『アッラーは唯一神であり、ムハンマドは使徒である。』
主人との結婚の日、私はこの言葉を言い、イスラーム教徒になった。それ以前に、私はイスラームに惹かれる事はあった。
たまたま仕事で京王線方面に乗ることがあり、その際、電車の窓から代々木上原のモスクの屋根が見えた。私は興味本位で『あー、帰りにあそこ寄ってみよう。』と思い、夕方にフラフラと立ち寄ってみた。そこには今まで見たことのない装飾と、美しいアラビア文字と、そしてすごく美しい静寂な空気があり、私はそこで何だかすごく気分が良くなる気がした。そして何だかもっとイスラームを見たくなり、その後金曜日の昼間に、集団礼拝を見学した。そこには本当に美しい景色があった。私の心に衝撃のように響くアザーン、男性も女性も同じ方向を向いて頭を下げ、唯一神アッラーに向かって祈っている。
私だけかもしれないが、皆がサジダをしている時、本当にその先に光があり、神がいるように見えた。

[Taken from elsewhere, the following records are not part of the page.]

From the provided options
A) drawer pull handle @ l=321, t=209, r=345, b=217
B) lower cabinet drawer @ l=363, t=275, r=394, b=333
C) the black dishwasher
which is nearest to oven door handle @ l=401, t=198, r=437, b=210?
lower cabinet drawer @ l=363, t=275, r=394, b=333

それまでは私もイスラームについてあまりよく知らず、毎日祈ってばかりで、酒も飲めず、豚肉を食べれず、女性には権利はなく、という偏見的なイメージばかり持っていたが、その時に、イスラームはそれだけでなく、きっといい部分もあるのではないか、と思うようになった。もしかしたらアッラーはその頃から私を導いてくださっていたのかもしれない。その後、パキスタン人の男性と知り合い、結婚に至った。
それが現在の夫である。
ムスリマになって初めの頃は、夫が『勉強しに行け、勉強しに行け』としつこく言うので、モスクや勉強会に足を運ぶようにしていた。夫が言うからなー、という何ともやる気のない動機で足を運んでいたが、勉強すればするだけ、その知識の正しさ、何を求めてどう行動すれば良いのか、どうやって生きていけばいいのか、という答えを教えてくださる。

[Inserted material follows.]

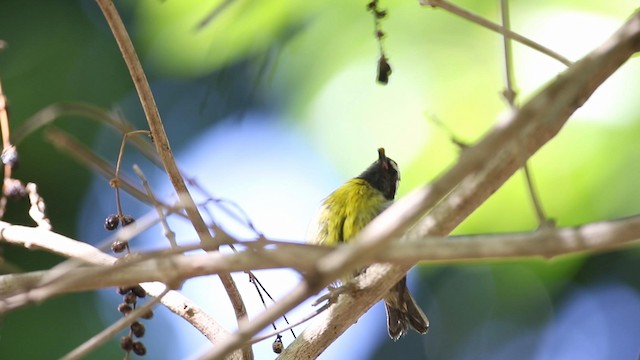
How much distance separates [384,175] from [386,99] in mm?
206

それは時にすごく勉強になり、時に怠惰になっている自分を叱咤し、時にはもっともっと善行しよう、と思わせてくれる。
今では自ら通うようになり、そしてアッラーは私の生活の中で欠かせない存在となっている。
一日に五回の礼拝や、ヒジャーブ、善いことがあった時、悪いことがあった時もアッラーと、彼からの恩恵を思うようにしている。

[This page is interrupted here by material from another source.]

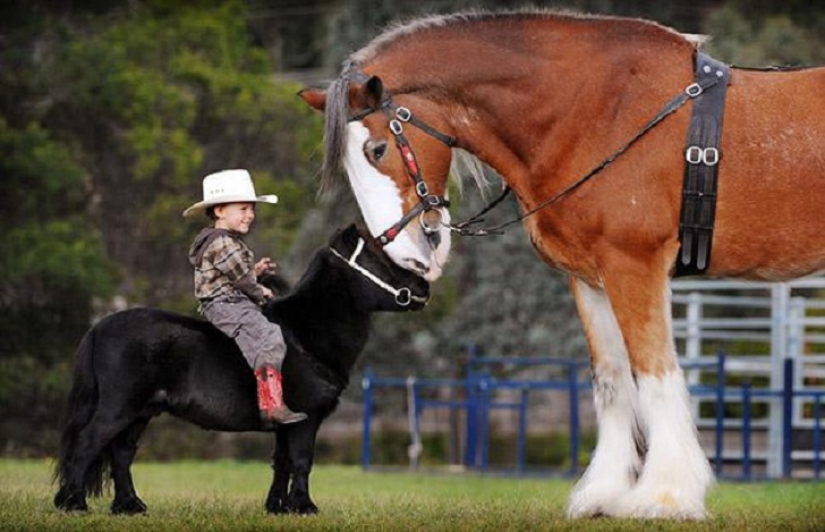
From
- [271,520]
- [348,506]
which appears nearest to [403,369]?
[348,506]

アッラーを思うようになってから、私はいちいちくよくよしなくなった。
全ての事柄はアッラーから与えられた運命であり、また全ての力もアッラーがお持ちである為、アッラーが私にふさわしいと思う運命や力を授けてくださるから、私たちは己の最善を尽くし、後はアッラーにお任せすればいいんだ、と思うようになった。
そして最期の審判の日、アッラーに受け入れられるように現世を生きていこうと思っている。
私は信じている、私がまだイスラームでない時に見た集団礼拝の時の光で、アッラーは私を導いてくださる、と。